東京電力福島第1原発事故で発生する放射能汚染水を処理した後に残る高濃度のトリチウム(3重水素)汚染水(アルプス処理水)を基準値未満に薄めて海に流す方針について、東電は25日、海底トンネルを設置して1キロ程度沖合で放出する計画を発表しました。
東電によると海底トンネルは直径約2・5メートル程度の鉄筋コンクリート製で、岩盤をくりぬいて敷設します。汚染水を薄めるための海水は、5号機取水路から取水。港湾内の放射性物質の影響を避けるため仕切り堤を設置するなどの工事を行い、港湾外からの海水を取水するとしています。

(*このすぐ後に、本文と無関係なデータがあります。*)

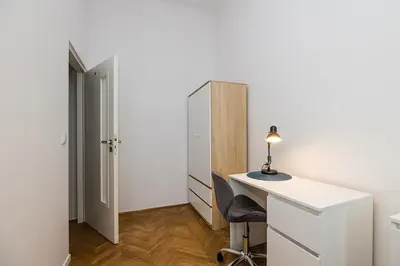 Plan piętra w obiekcie Mokotowska Apt 10 ROOMS SuperApart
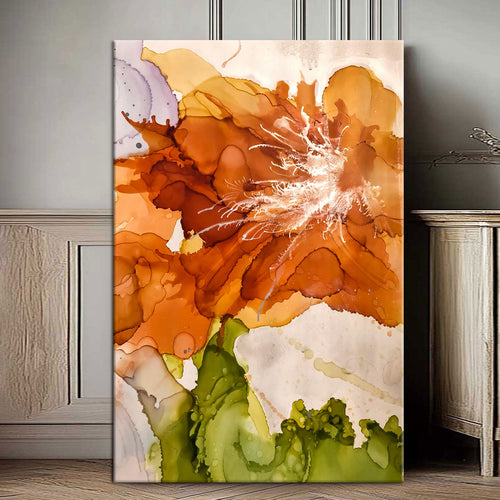 Апстрактниот цвет на природа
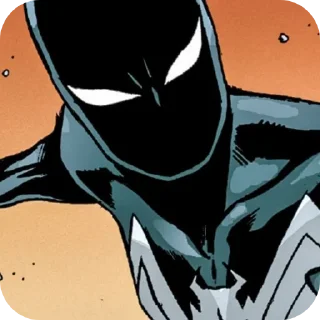 😑 emoji Symbiote Spider • @Earth928B Telegram sticker 5 of 50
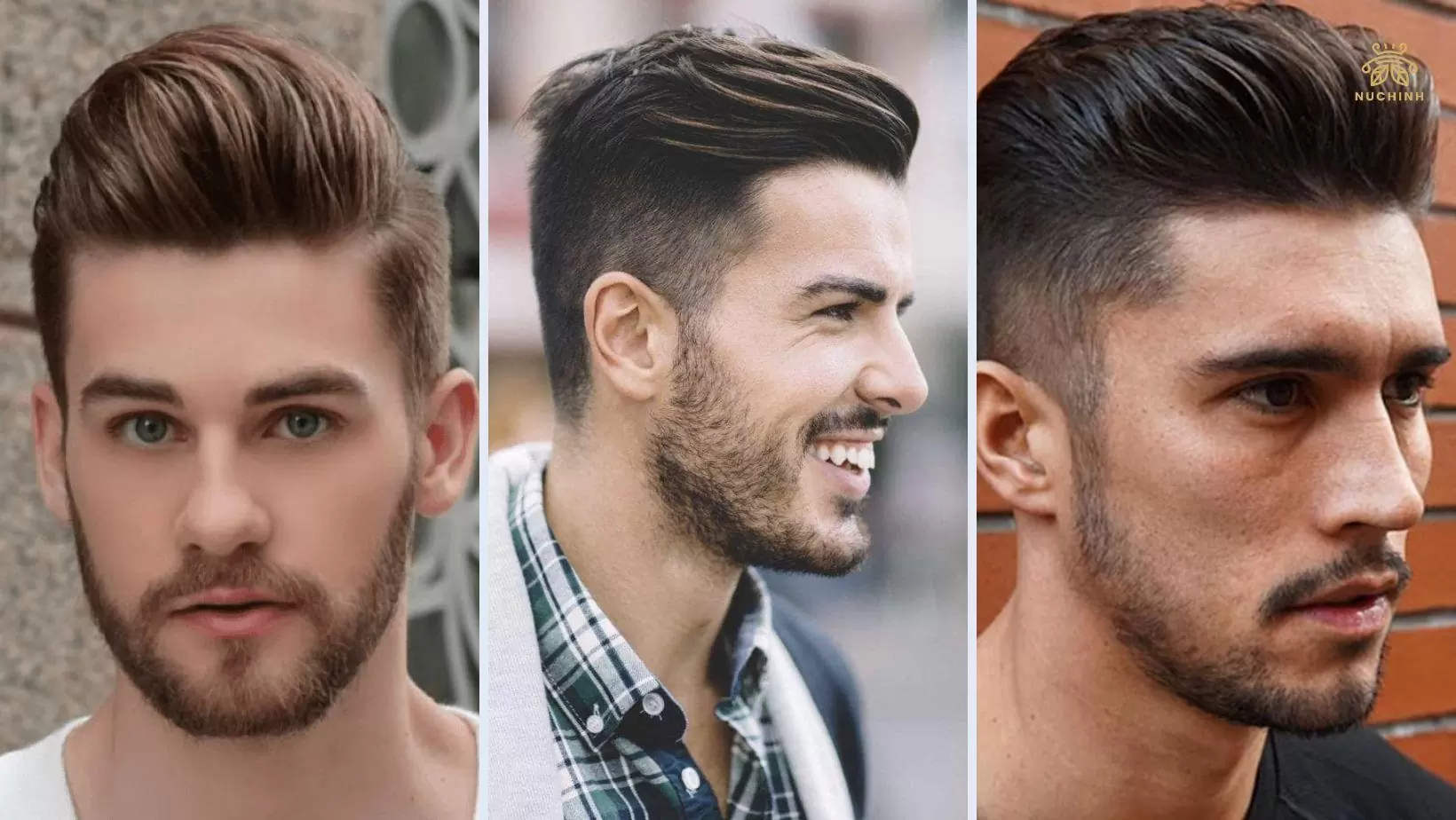 Undercut quiff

取水した海水は、あらかじめ放射性物質の濃度を測定した汚染水と、1リットルあたりのトリチウムが1500ベクレル以下となるよう配管内で混合し放出。当面は、希釈した汚染水のトリチウムの濃度を測定してから放出する考えを示しました。
東電は、放出した水を再び取水しないため海底トンネルを選択したといいます。福島第1原発から東約1・5キロ、南北約3・5キロの日常的に漁業がおこなわれていないエリアからの放出になります。
海底トンネルは、関係者に意見を聞いたうえで海底のボーリング調査などを実施し、2023年の春までに完了を目指すとしています。一方、地元や漁業者には、放出そのものへの根強い反対があります。
東電は放出によって風評被害が発生した場合、地域や業種ごとに価格や取引量といった統計データなどを用いて損害を推認する考えを明らかにしました。